In the first half of the program, George Noory was joined by television writer Marc Zicree for a discussion on sci-fi programs and the state of sci-fi today. Zicree, who has over 100 dramatic television credits to his name, recalled the shows he watched as a child and how they helped inform his take on screenwriting. "When I grew up with Twilight Zone and Outer Limits and Star Trek... there was a hopeful tone to them," he explained. Zicree criticized recent sci-fi movies, such as Oblivion, Elysium and After Earth, for offering dark hopeless visions of the future. "I strongly oppose that view," he said, noting that writers Gene Rodenberry and Rod Serling presented a more optimistic view of the world even when their stories had darker themes.
Zicree talked about his Kickstarter-financed project, Space Command, an original franchise he created which evokes the optimism of sci-fi's past. The ambitious 9-film project stars some of sci-fi's most beloved actors, including Doug Jones (Pan from Pan's Labyrinth), Robert Picardo (The Doctor from Star Trek: Voyager) and Bill Mumy (Will Robinson from Lost in Space). Zicree expressed his excitement about the project and how his team is able to sidestep the studio system with fan-funding, digital cameras, desktop editing software and web distribution. "We don't need the studios and networks to make these films anymore and that's a lovely sense of freedom," he revealed. Zicree also commented on the upcoming Twilight Zone movie by Joseph Kosinski as well as other sci-fi projects coming down the pike. "I think people are getting the message that you can inspire people again," he said.

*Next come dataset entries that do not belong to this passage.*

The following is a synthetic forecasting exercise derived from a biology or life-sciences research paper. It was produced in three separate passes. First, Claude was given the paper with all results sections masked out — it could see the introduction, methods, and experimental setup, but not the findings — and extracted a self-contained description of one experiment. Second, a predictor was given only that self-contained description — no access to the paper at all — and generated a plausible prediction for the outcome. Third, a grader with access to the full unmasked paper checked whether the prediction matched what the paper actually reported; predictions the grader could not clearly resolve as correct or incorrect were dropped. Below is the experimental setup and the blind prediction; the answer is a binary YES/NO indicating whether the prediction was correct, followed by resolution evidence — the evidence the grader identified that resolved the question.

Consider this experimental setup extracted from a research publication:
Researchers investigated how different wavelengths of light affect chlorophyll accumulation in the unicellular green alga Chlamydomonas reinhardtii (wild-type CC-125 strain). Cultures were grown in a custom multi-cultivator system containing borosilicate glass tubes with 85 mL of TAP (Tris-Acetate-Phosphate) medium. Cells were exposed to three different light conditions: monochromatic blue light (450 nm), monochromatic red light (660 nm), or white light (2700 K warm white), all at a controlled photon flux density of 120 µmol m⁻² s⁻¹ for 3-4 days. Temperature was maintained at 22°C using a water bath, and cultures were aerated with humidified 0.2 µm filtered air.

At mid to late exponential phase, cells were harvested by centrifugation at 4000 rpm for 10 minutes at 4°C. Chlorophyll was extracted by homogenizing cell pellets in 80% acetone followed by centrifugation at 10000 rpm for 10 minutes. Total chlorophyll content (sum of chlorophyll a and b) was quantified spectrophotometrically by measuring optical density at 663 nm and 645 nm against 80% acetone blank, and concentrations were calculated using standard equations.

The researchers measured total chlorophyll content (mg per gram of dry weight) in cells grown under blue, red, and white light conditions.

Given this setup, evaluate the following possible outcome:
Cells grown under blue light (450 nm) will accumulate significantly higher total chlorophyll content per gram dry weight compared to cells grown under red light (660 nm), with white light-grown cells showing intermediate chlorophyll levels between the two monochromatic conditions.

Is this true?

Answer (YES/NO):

The second half of the show was devoted to Open Lines. Doug in Naples, Florida, remembered watching a particularly memorable episode of Rod Serling's Night Gallery when he was then years old. In the short four-minute segment, title "Phantom of What Opera?," the masked phantom gets a shock of his own when he accidentally unmasks his victim. Doug said the twist ending caused him to laugh so hard his sister could hear it from the house across the street.
Amir from Maine suggested that paranormal activity can be explained by the existence of demons, who exist in other dimensions and have their own leaders and religion. A full grown demon has the mind of a ten year old, Amir continued, noting how this explains why they throw tantrums during an exorcism. According to Amir, shooting stars are demons being shot by an angels. Amir also claimed his father uncovered a dwarf-sized demon, perhaps a leprechaun, that touched his uncle and killed him.
Several callers told George about their local television horror hosts and favorite candy bars from the past as well.